### Passage
----------------
= European Distance and E-learning Network =

Distance education organization

The European Distance and E-Learning Network (EDEN), originally named the European Distance Education Network, was established in 1991. EDEN is an international educational association open to institutions and individuals dealing with e-learning, open education, and distance education. EDEN is a not-for-profit organisation, registered as a limited company under English law.

EDEN organises annual European conferences, releases academic publications, offers information services and plays a useful role in a wide range of European projects. Bi-annual research workshops and the open classroom conferences increase the impact. Since 1995 EDEN has run the European Journal of Open, Distance and E-Learning (EURODL).

Since 1997 the secretariat of the association has been hosted by the Budapest University of Technology and Economics, Hungary.

== Activities ==
- Social online and face-to-face networking,
- Organisation of European annual and bi-annual thematic conferences,
- Publications and information services with regular Newsflashes to members, and irregular news to non-members,
- Active role in a wide range of important EU projects,
- Thematic hubs such as the Open Classroom Working Group (school level distance education),
- Promoting ‘cutting edge’ research in the field,
- Linking European initiatives and institutions with international peers in other continents.

=== Network of Academics and Professionals ===

The EDEN Network of Academics and Professionals (NAP) supports networking of individual members by providing meeting and communication forum. NAP has a functional autonomy and is coordinated by its own Steering Committee elected by a ballot of NAP members, its chair is ex officio member of the EDEN Board.

In 2018 the Council of EDEN Fellows has been established which includes all Fellows and Senior Fellows of EDEN – it has an advisory role in the EDEN Community, a think tank for future visioning, and as ambassador of EDEN. It is governed by the Board of the council.

== Promoting research ==
The association supports good quality research into open, distance and e-learning by means of its conferences and bi-annual research workshops as well as by providing a high-quality peer-reviewed online journal for publication of research results and best practices from all around the world. Publications related to the conferences and workshops are disseminated via the association's public webpage and its social online network.

=== European Journal of Open, Distance and E-Learning ===
EDEN has actively been supporting the online European Journal of Open and Distance Learning. EURODL publishes accounts of research, development and teaching for Europe, presents scholarly work and solid information about open, distance and e-learning. The journal is free to readers and contributes to the Open Content movement with over 4000 subscribers.
----------------
(Records of scene-based questions)
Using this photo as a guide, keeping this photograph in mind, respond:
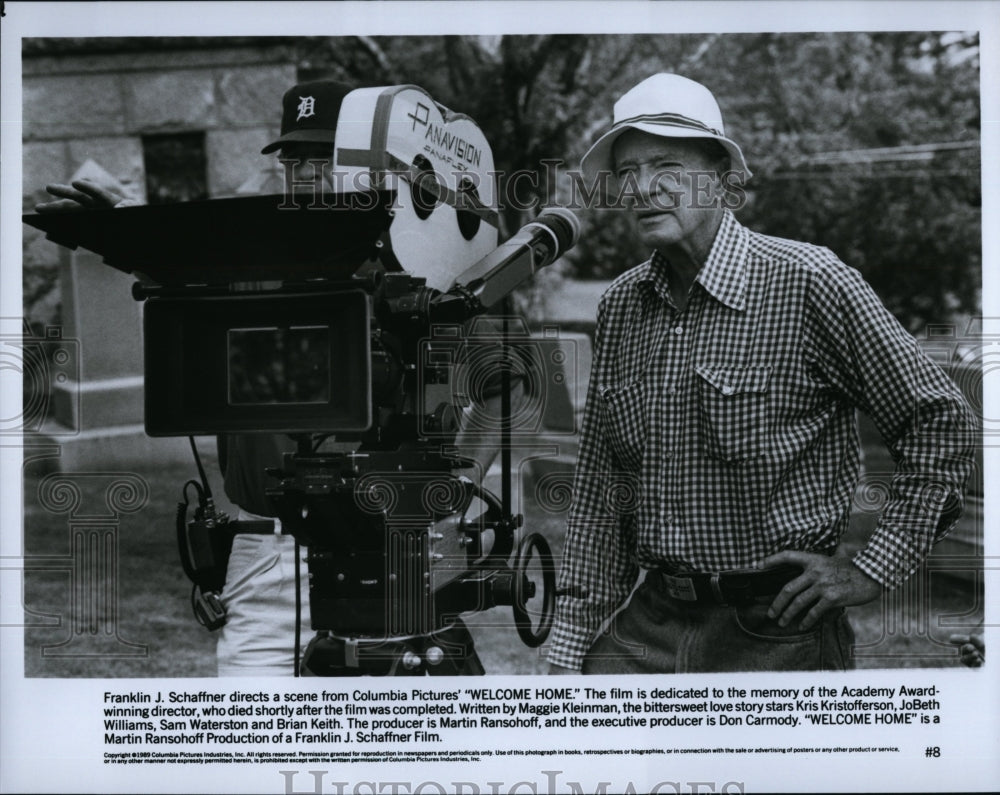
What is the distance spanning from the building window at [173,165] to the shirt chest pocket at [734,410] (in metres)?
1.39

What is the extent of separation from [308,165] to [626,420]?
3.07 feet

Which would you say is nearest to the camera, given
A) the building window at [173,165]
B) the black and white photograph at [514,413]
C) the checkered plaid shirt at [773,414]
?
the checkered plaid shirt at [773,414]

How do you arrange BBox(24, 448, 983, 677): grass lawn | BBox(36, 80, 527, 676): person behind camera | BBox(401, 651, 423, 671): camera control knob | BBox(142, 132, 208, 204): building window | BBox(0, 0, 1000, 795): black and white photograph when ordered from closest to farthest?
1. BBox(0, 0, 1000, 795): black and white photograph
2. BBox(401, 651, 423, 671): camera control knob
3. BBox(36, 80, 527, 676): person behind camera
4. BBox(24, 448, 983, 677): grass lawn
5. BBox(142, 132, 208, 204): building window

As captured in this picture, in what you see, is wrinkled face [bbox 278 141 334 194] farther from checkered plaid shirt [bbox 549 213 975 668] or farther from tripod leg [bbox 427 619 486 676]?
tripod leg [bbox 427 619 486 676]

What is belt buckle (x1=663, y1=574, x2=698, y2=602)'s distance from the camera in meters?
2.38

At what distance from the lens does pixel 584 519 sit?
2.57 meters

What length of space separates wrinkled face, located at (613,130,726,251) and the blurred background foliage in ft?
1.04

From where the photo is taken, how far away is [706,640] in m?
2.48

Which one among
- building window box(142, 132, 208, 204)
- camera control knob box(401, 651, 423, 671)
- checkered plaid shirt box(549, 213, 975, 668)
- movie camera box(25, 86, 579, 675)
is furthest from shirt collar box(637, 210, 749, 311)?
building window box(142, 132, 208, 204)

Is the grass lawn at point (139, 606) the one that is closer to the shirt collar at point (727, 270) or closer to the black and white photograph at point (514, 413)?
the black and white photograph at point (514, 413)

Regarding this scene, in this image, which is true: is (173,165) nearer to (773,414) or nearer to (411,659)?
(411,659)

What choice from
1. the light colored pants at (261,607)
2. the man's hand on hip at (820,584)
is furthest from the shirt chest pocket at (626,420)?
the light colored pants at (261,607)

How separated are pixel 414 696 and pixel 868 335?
----------------
### Work to do
1/ According to the passage on EDEN, which institution has hosted the association's secretariat since 1997?
2/ Write out the passage on EDEN from "EDEN organises annual" to "and Economics, Hungary.".

### Outputs in order
1/ The Budapest University of Technology and Economics, Hungary.

2/
EDEN organises annual European conferences, releases academic publications, offers information services and plays a useful role in a wide range of European projects. Bi-annual research workshops and the open classroom conferences increase the impact. Since 1995 EDEN has run the European Journal of Open, Distance and E-Learning (EURODL).

Since 1997 the secretariat of the association has been hosted by the Budapest University of Technology and Economics, Hungary.